**Document extract**
+++++

Mayor wants to change name of small village from Castrillo Matajudios to 'Castrillo Jews' Hill'

Tomas Jivanda
Sunday 13 April 2014 12:09 BST
The name is believed to originate from the Spanish Inquisition
The name is believed to originate from the Spanish Inquisition (Google Maps)

A northern Spanish village is voting on whether to change the second half of its name - because it means 'kill Jews' in Spanish.

The 60 residents of Castrillo Matajudios - which translates as 'Castrillo Kill Jews' - will meet next week to decide on whether to change its name after Mayor Lorenzo Rodriguez submitted the proposal.

He has suggested the name be switched to Castrillo Mota de Judios, meaning 'Castrillo Jews’ Hill'. It is believed this was the original name of the village before it was changed to Castrillo Matajudios during the Spanish inquisition.

There has been talk of changing the name before, but it is not until now that there has been a firm proposal.

Mayor Rodríguez told local Spanish daily newspaper Diario de Burgos: "The majority decision will be respected, even if it is only by one vote."

+++++

Data entries
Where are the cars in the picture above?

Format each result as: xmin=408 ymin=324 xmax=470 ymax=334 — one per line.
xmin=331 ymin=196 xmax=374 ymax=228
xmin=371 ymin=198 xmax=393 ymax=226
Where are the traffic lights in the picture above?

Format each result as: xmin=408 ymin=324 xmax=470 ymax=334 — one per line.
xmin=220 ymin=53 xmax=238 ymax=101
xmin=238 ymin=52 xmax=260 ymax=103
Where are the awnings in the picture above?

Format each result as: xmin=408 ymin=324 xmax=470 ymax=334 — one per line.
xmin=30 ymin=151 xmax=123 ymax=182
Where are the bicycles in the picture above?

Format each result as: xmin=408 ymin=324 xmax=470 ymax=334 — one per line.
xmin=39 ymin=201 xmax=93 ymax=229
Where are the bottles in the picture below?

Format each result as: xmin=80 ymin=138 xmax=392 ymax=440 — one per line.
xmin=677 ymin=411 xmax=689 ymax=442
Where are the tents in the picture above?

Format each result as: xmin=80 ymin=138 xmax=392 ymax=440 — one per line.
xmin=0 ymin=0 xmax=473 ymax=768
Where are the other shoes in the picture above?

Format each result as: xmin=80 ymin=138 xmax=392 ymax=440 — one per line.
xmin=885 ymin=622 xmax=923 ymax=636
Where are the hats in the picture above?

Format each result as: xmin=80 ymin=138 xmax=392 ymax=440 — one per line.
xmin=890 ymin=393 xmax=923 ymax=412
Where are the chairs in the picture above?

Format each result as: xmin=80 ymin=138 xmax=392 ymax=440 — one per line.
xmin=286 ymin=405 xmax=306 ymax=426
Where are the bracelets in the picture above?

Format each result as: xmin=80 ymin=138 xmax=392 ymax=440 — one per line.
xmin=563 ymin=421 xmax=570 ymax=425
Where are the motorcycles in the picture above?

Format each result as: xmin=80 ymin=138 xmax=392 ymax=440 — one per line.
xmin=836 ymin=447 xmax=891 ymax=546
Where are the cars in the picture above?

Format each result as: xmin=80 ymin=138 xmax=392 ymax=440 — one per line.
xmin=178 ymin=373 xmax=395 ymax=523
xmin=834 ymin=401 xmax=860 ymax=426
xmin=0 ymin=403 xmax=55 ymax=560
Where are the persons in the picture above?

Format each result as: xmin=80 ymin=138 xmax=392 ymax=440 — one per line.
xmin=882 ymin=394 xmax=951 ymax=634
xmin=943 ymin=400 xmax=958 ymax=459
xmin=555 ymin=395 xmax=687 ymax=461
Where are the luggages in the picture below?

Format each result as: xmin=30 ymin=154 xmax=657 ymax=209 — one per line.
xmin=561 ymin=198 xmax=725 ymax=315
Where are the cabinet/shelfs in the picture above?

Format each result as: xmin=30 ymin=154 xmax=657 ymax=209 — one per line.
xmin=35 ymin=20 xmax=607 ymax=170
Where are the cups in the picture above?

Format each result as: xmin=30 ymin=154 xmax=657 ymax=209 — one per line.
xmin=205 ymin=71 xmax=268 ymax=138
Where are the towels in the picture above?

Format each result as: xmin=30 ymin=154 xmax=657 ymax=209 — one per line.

+++++

**Exercise A**
Translate this sentence from the article on renaming Castrillo Matajudios into Spanish: "There has been talk of changing the name before, but it is not until now that there has been a firm proposal."
**Exercise B**
Extend the article on renaming Castrillo Matajudios, picking up after its final sentence.
Nothing in the data entries is needed here.

**Task answer A**
Ya se había hablado antes de cambiar el nombre, pero no ha sido hasta ahora cuando ha habido una propuesta firme.

**Task answer B**
Mr Rodríguez says the original name came after a number of Jewish people were massacred in nearby Castrojeriz in 1035, prompting survivors to move to the Castrillo hill. A second massacre occurred there in 1109.

The Matajudios name is similar to a common expression used across northern Spain to describe a drink of lemonade and alcohol - 'matar Judios', meaning 'kill Jews'.

The drink is consumer particularly at festivals around Easter. Leon, which is near Castrillo Matajudios, will hold its annual 'matar Judios' event on Good Friday during which 40,000 gallons of lemonade is expected to be sold.

The name is believed to come from medieval times when converted Jewish people were sometimes publicly executed at show trails around Easter in Spain.